(A series of items)

--- begin ---

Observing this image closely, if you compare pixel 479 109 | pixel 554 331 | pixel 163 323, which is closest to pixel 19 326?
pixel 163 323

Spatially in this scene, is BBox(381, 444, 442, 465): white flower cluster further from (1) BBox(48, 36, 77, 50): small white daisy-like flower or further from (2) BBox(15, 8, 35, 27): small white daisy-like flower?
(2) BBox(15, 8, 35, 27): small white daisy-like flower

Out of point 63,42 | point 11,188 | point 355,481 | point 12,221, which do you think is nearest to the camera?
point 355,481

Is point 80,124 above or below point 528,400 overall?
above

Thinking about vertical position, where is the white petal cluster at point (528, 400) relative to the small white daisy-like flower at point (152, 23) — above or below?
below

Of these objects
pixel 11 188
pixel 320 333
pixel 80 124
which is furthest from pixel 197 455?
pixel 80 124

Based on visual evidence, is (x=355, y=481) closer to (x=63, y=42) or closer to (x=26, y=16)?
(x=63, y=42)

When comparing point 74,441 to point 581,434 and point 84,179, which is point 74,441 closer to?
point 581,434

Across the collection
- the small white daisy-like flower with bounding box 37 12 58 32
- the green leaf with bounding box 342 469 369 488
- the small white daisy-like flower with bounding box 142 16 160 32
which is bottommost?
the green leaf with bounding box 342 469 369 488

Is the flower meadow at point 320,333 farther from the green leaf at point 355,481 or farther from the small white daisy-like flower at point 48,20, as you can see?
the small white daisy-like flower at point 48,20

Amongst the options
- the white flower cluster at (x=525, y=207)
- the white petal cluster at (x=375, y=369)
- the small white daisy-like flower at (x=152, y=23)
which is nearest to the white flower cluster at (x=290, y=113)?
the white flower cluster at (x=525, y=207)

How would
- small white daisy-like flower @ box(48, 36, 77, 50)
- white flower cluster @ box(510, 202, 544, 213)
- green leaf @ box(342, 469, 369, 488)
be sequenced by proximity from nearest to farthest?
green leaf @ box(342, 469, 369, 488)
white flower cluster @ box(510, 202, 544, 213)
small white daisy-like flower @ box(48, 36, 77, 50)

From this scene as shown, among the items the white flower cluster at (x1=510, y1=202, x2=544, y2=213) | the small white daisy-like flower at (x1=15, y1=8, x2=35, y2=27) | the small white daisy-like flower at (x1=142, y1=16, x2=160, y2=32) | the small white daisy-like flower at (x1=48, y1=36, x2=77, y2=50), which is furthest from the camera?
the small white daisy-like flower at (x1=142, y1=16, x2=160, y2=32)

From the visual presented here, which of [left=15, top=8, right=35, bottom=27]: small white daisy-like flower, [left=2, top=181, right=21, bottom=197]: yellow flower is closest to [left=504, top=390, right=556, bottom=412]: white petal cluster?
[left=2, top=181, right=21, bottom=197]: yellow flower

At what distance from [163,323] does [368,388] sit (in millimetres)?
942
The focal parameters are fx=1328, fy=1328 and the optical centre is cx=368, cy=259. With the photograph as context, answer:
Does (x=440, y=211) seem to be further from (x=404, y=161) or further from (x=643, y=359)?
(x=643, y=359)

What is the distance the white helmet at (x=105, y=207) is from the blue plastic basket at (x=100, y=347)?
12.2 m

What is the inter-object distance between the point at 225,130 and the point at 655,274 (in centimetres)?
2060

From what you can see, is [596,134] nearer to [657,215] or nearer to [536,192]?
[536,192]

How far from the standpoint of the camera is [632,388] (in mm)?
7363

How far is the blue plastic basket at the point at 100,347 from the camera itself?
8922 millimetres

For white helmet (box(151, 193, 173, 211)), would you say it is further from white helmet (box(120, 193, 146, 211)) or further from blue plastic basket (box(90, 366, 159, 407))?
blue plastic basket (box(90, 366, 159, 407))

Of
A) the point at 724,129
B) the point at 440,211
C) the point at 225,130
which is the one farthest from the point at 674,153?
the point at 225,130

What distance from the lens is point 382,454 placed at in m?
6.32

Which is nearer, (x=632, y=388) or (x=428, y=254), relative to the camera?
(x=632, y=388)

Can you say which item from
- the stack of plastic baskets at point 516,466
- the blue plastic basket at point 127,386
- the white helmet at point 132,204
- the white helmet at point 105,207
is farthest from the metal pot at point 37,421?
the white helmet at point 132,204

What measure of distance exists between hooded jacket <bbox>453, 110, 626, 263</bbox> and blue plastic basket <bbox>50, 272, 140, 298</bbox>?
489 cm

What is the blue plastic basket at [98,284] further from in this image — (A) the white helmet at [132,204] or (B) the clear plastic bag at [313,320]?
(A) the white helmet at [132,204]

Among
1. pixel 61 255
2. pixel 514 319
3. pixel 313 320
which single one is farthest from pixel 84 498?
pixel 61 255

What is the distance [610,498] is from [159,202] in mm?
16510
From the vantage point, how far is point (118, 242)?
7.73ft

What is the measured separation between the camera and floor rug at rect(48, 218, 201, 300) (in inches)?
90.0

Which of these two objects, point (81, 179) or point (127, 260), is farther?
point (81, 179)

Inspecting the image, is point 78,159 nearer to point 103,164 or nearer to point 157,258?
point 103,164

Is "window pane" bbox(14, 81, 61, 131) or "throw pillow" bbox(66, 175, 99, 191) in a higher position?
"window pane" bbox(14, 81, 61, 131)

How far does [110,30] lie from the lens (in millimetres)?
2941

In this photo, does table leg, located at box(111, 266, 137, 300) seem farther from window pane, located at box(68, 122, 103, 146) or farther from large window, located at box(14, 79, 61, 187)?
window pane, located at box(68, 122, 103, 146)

--- end ---

### What is needed
Return the lines unchanged, starting at the line that contains "Can you say which item from" and continuing through the end of the items.

### Solution to this exercise
Can you say which item from
- the stack of plastic baskets at point 516,466
- the blue plastic basket at point 127,386
- the white helmet at point 132,204
- the white helmet at point 105,207
is farthest from the metal pot at point 37,421?
the white helmet at point 132,204

What measure of distance exists between hooded jacket <bbox>453, 110, 626, 263</bbox> and blue plastic basket <bbox>50, 272, 140, 298</bbox>?
489 cm

What is the blue plastic basket at [98,284] further from in this image — (A) the white helmet at [132,204] or (B) the clear plastic bag at [313,320]?
(A) the white helmet at [132,204]

Among
1. pixel 61 255
2. pixel 514 319
3. pixel 313 320
which single one is farthest from pixel 84 498?
pixel 61 255

What is the distance [610,498] is from [159,202] in mm?
16510
From the vantage point, how far is point (118, 242)?
7.73ft

What is the measured separation between the camera and floor rug at rect(48, 218, 201, 300) (in inches)?
90.0

Which of these two objects, point (81, 179) or point (127, 260), is farther?
point (81, 179)

Inspecting the image, is point 78,159 nearer to point 103,164 or nearer to point 157,258?
point 103,164

Is "window pane" bbox(14, 81, 61, 131) or "throw pillow" bbox(66, 175, 99, 191) in a higher position?
"window pane" bbox(14, 81, 61, 131)

How far does [110,30] lie from the lens (in millimetres)?
2941

In this photo, does table leg, located at box(111, 266, 137, 300) seem farther from window pane, located at box(68, 122, 103, 146) or farther from large window, located at box(14, 79, 61, 187)?
window pane, located at box(68, 122, 103, 146)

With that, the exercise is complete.